Each line below is to be written out in full, exactly as shown.

BEGIN EXCERPTED RECORDS

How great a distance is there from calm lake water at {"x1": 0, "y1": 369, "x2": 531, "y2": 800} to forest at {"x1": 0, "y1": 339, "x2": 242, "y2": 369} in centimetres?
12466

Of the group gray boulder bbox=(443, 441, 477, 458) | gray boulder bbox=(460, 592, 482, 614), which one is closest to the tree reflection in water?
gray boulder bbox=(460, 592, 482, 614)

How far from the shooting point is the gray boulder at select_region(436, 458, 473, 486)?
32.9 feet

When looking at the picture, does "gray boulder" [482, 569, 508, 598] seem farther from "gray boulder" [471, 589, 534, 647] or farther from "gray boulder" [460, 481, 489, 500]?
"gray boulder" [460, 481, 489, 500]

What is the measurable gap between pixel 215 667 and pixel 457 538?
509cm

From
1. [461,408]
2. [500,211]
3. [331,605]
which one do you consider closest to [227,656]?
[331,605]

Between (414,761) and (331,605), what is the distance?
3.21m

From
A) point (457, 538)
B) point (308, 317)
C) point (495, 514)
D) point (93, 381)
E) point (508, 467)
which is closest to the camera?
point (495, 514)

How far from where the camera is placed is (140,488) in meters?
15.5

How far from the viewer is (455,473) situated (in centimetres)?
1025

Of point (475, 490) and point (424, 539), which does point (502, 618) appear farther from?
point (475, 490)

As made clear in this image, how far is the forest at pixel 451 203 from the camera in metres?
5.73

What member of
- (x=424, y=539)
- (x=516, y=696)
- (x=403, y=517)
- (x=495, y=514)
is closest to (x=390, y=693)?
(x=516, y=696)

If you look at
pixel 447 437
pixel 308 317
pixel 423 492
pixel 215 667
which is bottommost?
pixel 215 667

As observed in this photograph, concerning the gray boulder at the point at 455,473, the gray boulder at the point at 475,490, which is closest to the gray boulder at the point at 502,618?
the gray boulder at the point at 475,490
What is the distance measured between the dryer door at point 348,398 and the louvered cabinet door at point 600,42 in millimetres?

END EXCERPTED RECORDS

*ANSWER*
How great a distance is there from calm lake water at {"x1": 0, "y1": 369, "x2": 531, "y2": 800} to forest at {"x1": 0, "y1": 339, "x2": 242, "y2": 369} in centimetres?
12466

Of the group gray boulder bbox=(443, 441, 477, 458) | gray boulder bbox=(460, 592, 482, 614), which one is closest to the tree reflection in water?
gray boulder bbox=(460, 592, 482, 614)

How far from the shooting point is the gray boulder at select_region(436, 458, 473, 486)?
32.9 feet

When looking at the picture, does "gray boulder" [482, 569, 508, 598] seem farther from "gray boulder" [471, 589, 534, 647] or farther from "gray boulder" [460, 481, 489, 500]?
"gray boulder" [460, 481, 489, 500]

What is the measurable gap between pixel 215 667 and pixel 457 538?
509cm

From
1. [461,408]
2. [500,211]
3. [331,605]
which one do you consider closest to [227,656]?
[331,605]

Between (414,761) and (331,605), what is the distance?
3.21m

From
A) point (457, 538)
B) point (308, 317)
C) point (495, 514)
D) point (93, 381)
E) point (508, 467)
which is closest to the camera?
point (495, 514)

How far from where the camera is placed is (140,488) in meters?
15.5

How far from the viewer is (455,473) situated (in centimetres)?
1025

Of point (475, 490) and point (424, 539), which does point (502, 618) appear farther from?
point (475, 490)

As made clear in this image, how far is the forest at pixel 451 203 from the camera in metres?
5.73

What member of
- (x=424, y=539)
- (x=516, y=696)
- (x=403, y=517)
- (x=495, y=514)
is closest to (x=390, y=693)?
(x=516, y=696)

If you look at
pixel 447 437
pixel 308 317
pixel 423 492
pixel 215 667
which is bottommost?
pixel 215 667

As observed in this photograph, concerning the gray boulder at the point at 455,473, the gray boulder at the point at 475,490, which is closest to the gray boulder at the point at 502,618?
the gray boulder at the point at 475,490
What is the distance measured between the dryer door at point 348,398 and the louvered cabinet door at point 600,42 in millimetres?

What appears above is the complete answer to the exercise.